» TO BE DONE
Show each line of the data below that contains the string "between", copied in full. Uppercase and lowercase letters count as different.

» GIVEN DATA
──────

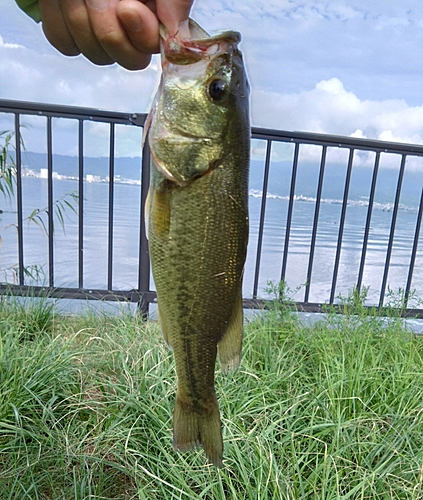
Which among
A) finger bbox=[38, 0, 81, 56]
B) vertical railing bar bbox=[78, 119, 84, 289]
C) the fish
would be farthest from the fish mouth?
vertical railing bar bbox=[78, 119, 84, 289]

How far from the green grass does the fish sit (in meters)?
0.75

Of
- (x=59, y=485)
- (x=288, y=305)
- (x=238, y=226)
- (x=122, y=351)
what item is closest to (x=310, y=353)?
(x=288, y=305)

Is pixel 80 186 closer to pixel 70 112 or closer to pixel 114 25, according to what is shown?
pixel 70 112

──────

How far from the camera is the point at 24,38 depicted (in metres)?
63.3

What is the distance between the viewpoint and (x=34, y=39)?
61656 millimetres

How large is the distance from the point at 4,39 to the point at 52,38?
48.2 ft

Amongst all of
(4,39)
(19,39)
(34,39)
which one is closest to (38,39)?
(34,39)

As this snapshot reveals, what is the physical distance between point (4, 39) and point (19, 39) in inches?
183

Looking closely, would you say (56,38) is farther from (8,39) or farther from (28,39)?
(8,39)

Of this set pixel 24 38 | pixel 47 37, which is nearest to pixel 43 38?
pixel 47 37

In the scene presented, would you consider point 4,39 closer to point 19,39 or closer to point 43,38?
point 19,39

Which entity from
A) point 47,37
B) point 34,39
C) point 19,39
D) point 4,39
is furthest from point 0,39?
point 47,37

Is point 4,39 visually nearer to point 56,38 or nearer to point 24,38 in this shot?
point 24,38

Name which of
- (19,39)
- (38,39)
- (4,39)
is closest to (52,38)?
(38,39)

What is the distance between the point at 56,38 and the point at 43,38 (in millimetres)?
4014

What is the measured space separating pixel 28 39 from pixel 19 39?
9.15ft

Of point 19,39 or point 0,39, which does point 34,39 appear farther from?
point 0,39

──────

» RESPONSE TO THIS EXERCISE
What is the distance between the viewpoint and (x=34, y=39)?
As this snapshot reveals, what is the physical distance between point (4, 39) and point (19, 39) in inches?
What is the distance between the point at 56,38 and the point at 43,38 (in millimetres)?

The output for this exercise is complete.